Officials have not specified which flight the patient was on.

The procedure when a person has travelled by plane while infected is to inspect the plane’s manifest and get in contact with individuals who were within three rows of the infected person. However, officials say they are still investigating whether or not the patient was symptomatic while on the flight.

“The evidence to date is that this is not easily transmitted between people,” said Dr. Barbara Yaffe, Oassociate chief medical officer of health. “In terms of transmissions, it’s mostly very close household contacts.”

The patient lives in Toronto with his wife. So far, she is not displaying any symptoms, but has been put in self-isolation and is being monitored.

Officials do not believe the man came into close contact with many other individuals, but are still investigating.
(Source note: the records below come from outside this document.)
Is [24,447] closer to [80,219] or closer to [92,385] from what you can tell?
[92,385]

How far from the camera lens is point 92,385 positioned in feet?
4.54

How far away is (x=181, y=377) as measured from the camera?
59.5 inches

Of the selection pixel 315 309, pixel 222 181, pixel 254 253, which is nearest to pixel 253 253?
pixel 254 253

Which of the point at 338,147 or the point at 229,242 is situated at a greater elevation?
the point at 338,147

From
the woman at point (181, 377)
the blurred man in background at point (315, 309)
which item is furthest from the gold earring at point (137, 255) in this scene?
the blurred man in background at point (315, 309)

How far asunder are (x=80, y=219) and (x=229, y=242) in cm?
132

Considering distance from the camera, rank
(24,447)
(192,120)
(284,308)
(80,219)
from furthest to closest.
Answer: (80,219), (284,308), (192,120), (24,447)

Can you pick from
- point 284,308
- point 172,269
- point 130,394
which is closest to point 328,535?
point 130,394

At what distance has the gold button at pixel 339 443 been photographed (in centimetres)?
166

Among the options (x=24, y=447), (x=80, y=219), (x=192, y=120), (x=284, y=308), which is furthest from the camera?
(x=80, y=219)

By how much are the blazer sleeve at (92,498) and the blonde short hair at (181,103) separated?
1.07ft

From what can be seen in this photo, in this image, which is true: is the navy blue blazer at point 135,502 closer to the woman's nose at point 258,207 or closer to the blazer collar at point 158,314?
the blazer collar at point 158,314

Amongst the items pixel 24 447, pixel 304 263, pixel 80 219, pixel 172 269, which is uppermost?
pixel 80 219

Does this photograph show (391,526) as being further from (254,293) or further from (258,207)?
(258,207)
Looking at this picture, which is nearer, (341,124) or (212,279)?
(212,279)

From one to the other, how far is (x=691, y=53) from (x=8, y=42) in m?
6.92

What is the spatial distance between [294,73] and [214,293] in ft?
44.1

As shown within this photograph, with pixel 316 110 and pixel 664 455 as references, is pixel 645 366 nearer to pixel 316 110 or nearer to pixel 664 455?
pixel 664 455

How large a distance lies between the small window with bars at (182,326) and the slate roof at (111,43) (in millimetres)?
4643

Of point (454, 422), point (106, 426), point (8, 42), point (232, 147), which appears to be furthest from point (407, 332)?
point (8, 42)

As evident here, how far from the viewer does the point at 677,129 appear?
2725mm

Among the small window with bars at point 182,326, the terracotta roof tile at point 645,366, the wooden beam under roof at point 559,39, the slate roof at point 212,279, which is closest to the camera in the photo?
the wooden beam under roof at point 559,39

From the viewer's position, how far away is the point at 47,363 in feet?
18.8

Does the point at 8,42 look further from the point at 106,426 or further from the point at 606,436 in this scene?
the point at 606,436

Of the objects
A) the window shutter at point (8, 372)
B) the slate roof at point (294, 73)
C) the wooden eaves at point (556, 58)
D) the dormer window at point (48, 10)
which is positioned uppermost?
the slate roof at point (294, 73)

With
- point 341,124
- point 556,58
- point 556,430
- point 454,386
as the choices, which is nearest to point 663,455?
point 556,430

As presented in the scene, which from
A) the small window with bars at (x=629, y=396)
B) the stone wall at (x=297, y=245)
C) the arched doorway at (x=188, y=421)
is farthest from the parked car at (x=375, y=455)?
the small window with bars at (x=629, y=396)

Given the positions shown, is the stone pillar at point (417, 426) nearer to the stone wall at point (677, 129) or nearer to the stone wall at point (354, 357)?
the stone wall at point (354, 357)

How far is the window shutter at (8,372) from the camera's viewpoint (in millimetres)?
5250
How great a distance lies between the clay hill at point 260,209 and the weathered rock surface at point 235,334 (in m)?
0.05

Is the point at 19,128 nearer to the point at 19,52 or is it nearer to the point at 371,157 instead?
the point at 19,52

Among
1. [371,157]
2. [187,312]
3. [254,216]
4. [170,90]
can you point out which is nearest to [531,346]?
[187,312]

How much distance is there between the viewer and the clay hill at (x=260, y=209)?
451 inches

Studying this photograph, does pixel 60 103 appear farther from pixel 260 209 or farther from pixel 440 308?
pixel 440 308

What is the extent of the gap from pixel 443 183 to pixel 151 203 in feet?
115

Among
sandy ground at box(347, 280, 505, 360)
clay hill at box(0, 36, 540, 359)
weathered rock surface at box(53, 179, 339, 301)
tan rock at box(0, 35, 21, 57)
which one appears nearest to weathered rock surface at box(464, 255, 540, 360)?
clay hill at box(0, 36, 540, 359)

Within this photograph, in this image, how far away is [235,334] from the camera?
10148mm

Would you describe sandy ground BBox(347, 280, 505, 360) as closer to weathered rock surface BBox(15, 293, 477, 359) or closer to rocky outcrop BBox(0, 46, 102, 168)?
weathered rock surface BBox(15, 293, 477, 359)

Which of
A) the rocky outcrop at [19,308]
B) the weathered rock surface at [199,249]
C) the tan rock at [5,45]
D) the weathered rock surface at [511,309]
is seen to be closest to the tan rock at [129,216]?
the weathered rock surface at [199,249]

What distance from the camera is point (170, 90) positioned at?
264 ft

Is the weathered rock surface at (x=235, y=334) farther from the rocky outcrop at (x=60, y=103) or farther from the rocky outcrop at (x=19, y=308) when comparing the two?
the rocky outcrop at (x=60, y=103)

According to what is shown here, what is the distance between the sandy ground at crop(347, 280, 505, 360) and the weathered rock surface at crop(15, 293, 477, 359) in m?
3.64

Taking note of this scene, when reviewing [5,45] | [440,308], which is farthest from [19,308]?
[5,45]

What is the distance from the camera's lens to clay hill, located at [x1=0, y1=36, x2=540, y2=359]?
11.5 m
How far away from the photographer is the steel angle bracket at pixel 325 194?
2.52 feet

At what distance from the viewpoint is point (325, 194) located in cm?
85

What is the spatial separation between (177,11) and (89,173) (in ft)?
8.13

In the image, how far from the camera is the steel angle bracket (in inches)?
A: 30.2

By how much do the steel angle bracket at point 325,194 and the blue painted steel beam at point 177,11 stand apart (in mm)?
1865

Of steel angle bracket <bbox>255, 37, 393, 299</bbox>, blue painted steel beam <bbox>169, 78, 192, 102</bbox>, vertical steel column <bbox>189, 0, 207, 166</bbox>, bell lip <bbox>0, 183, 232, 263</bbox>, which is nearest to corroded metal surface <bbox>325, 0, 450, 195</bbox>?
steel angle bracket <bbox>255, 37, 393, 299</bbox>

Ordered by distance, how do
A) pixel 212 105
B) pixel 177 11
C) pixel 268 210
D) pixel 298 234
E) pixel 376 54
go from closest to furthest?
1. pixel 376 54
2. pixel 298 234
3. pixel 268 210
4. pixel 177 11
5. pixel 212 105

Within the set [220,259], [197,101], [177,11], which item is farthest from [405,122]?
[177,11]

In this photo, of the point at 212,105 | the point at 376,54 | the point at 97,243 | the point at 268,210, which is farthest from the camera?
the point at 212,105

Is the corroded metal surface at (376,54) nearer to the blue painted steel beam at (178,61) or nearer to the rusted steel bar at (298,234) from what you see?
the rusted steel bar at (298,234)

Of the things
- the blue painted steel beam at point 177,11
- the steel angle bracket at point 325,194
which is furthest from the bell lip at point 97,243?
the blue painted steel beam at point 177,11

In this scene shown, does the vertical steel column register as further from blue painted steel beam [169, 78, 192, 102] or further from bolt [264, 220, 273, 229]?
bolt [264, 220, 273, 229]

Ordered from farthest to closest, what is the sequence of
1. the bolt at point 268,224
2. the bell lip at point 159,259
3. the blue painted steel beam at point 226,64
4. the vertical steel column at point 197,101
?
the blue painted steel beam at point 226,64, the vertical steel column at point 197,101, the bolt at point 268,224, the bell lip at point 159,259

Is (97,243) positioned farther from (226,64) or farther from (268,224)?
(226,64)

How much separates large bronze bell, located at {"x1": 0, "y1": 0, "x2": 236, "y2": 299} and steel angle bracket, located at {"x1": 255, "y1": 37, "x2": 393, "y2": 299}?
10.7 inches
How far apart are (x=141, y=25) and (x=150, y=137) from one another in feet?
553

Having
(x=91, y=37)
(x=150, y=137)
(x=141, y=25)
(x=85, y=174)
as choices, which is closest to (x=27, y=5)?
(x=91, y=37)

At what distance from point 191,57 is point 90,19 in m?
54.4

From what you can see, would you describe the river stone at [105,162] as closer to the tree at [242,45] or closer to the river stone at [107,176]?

In a press release, De Villa acknowledged public concerns regarding coronavirus, but notes that the province is well-equipped to deal with potential cases.

“I assure you that based on the lessons we learned from SARS now 17 years ago, and given our experiences during the flu pandemic of 2009 and more recently, with Middle Eastern respiratory syndrome, we have learned, shared knowledge and built a stronger public health system that is ready to respond, as needed,” read the release.

Deputy Premier and Minister of health, Christine Elliott, also expressed confidence in Toronto and Ontario’s health care systems.

“These protocols and procedures have been in place for some time,” she said. “The patient was detected and immediately put in isolation. Lab tests were conducted, and at the earliest signs of a presumptive positive case, Toronto Public Health launched extensive case and contact management to prevent and control further spread of the infection.

“Ontarians can rest assured that the province’s integrated health care system today is far more prepared to respond to any potential health risks than in the past.”

So far, two coronavirus cases have been confirmed in the U.S. Australia and Malaysia reported their first cases of the virus Saturday, while Japan confirmed a third case. France confirmed three cases Friday, the first in Europe.

China’s National Health Commission confirmed Sunday morning that the death toll from the new virus had climbed to 56, with the number of people infected rising to 1,975.

Officials say that when more information is available regarding who may have been exposed to the Toronto patient, they will share it immediately with the public.

Federal Health Minister Patty Hajdu said Saturday that the federal government is aware of the case in Toronto.

“The Government of Canada has been working closely with provincial and territorial counterparts, and international partners, since China first reported 2019-nCoV cases to ensure that our country is prepared to limit the spread of 2019-nCoV in Canada,” read a statement released Saturday evening.

“Measures to mitigate the risk of introduction and spread of diseases like the new coronavirus in Canada are in place, including messaging on arrival screens at the Toronto, Montreal and Vancouver international airports reminding travellers to inform a Border Services Officer if they are experiencing flu-like symptoms, and an additional health screening question on electronic kiosks used by international travellers.”